>> start The input

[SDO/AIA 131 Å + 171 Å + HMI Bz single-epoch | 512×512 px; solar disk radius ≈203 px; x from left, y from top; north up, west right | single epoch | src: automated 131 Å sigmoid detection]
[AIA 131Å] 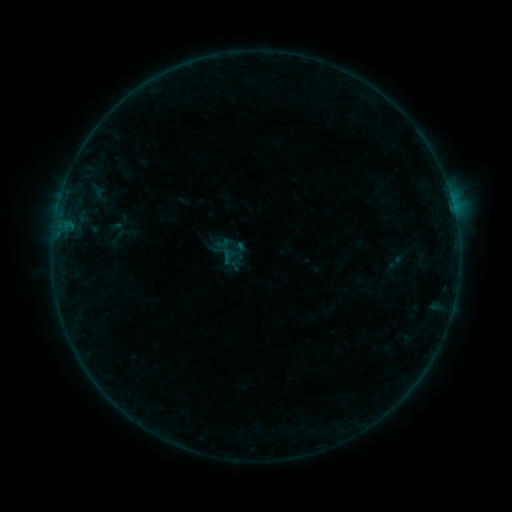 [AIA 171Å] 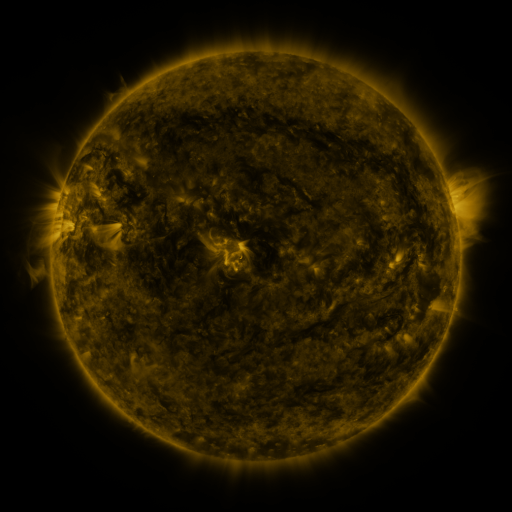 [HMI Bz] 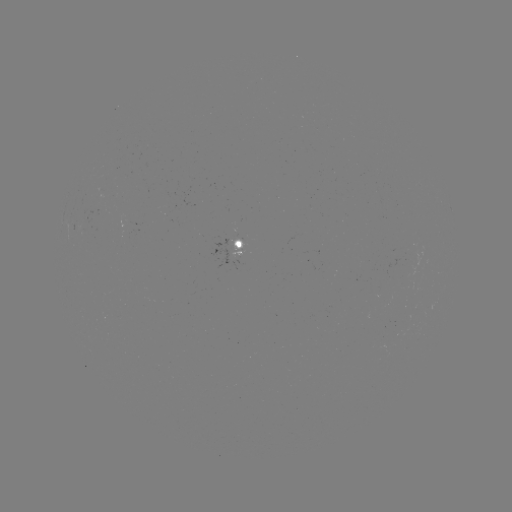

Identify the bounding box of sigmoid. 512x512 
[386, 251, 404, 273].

>> end The input
>> start The input

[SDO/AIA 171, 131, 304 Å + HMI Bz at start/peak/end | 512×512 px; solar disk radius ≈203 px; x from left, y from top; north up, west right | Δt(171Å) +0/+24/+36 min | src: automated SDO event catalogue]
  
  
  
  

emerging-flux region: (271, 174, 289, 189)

>> end The input
>> start The input

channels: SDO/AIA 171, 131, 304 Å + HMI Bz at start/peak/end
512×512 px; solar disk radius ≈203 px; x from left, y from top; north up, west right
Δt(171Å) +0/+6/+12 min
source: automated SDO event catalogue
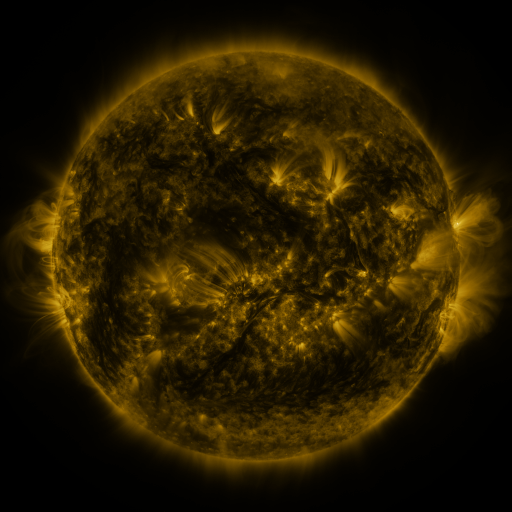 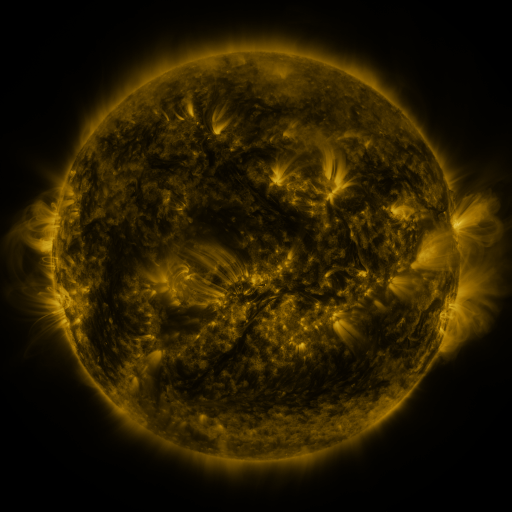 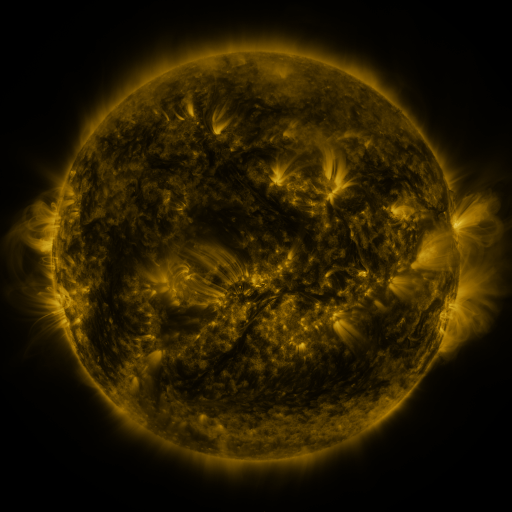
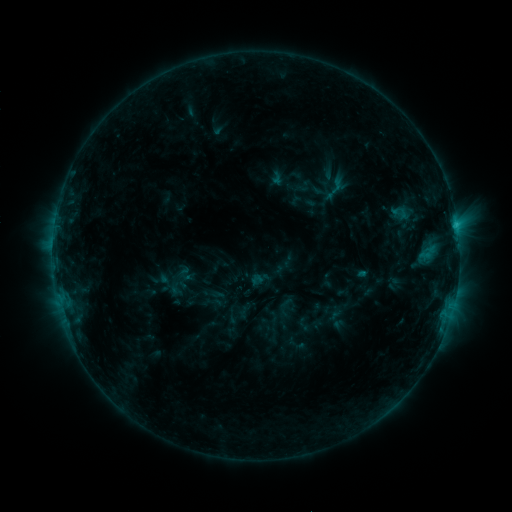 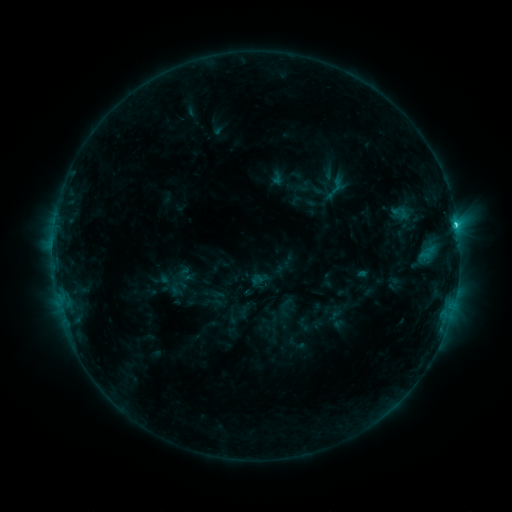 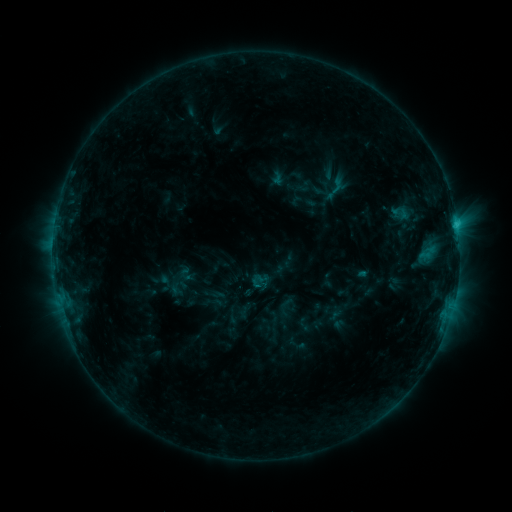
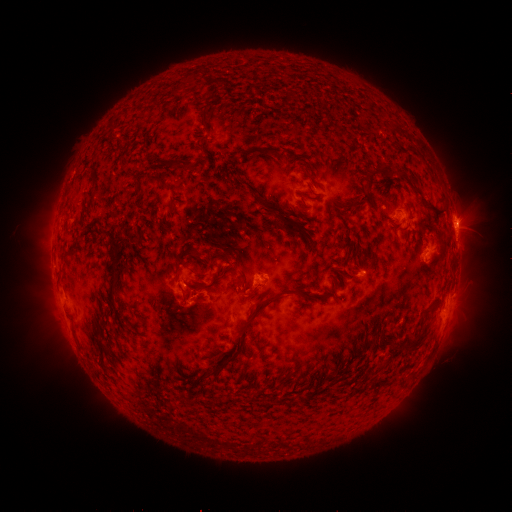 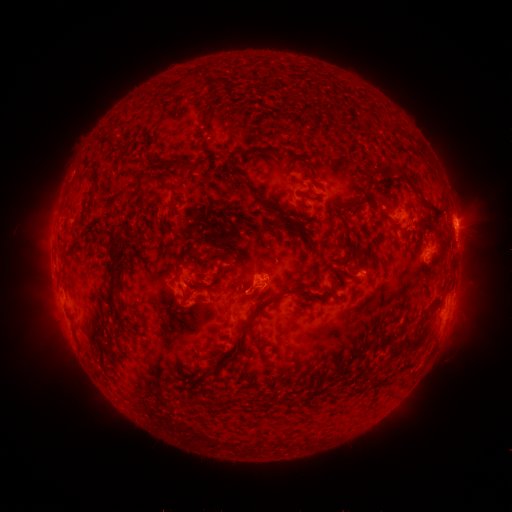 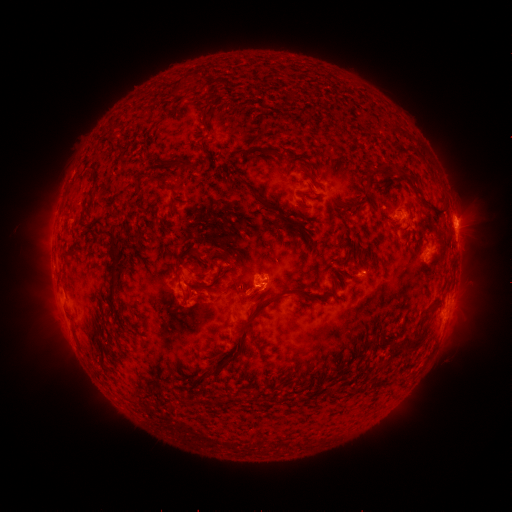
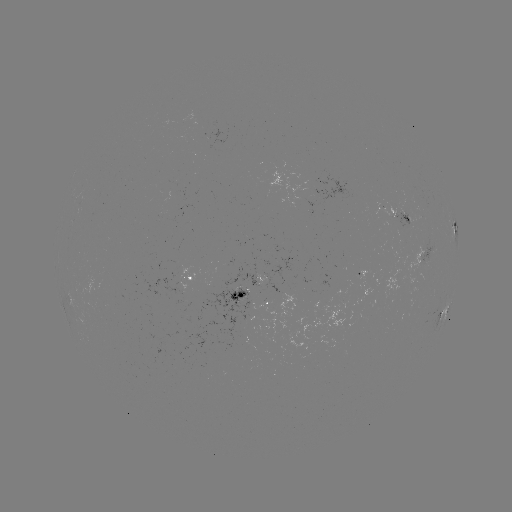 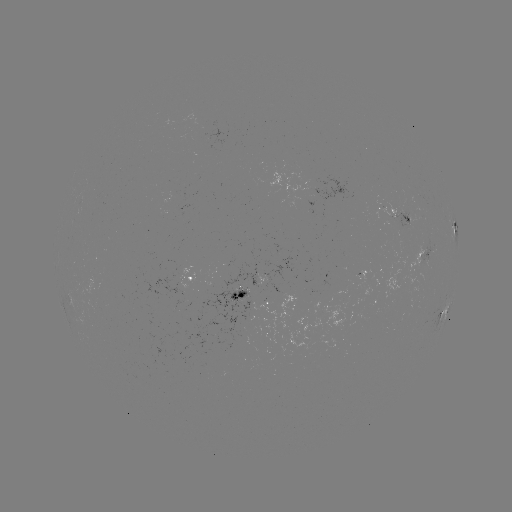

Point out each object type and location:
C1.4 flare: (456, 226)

>> end The input

Copy the lines from the line with "[SDO/AIA 171, 131, 304" up to and including the line with "emerging-flux region: (271, 174, 289, 189)", swapping "catalogue" for "catalog" and keeping everything else the same.

[SDO/AIA 171, 131, 304 Å + HMI Bz at start/peak/end | 512×512 px; solar disk radius ≈203 px; x from left, y from top; north up, west right | Δt(171Å) +0/+24/+36 min | src: automated SDO event catalog]
  
  
  
  

emerging-flux region: (271, 174, 289, 189)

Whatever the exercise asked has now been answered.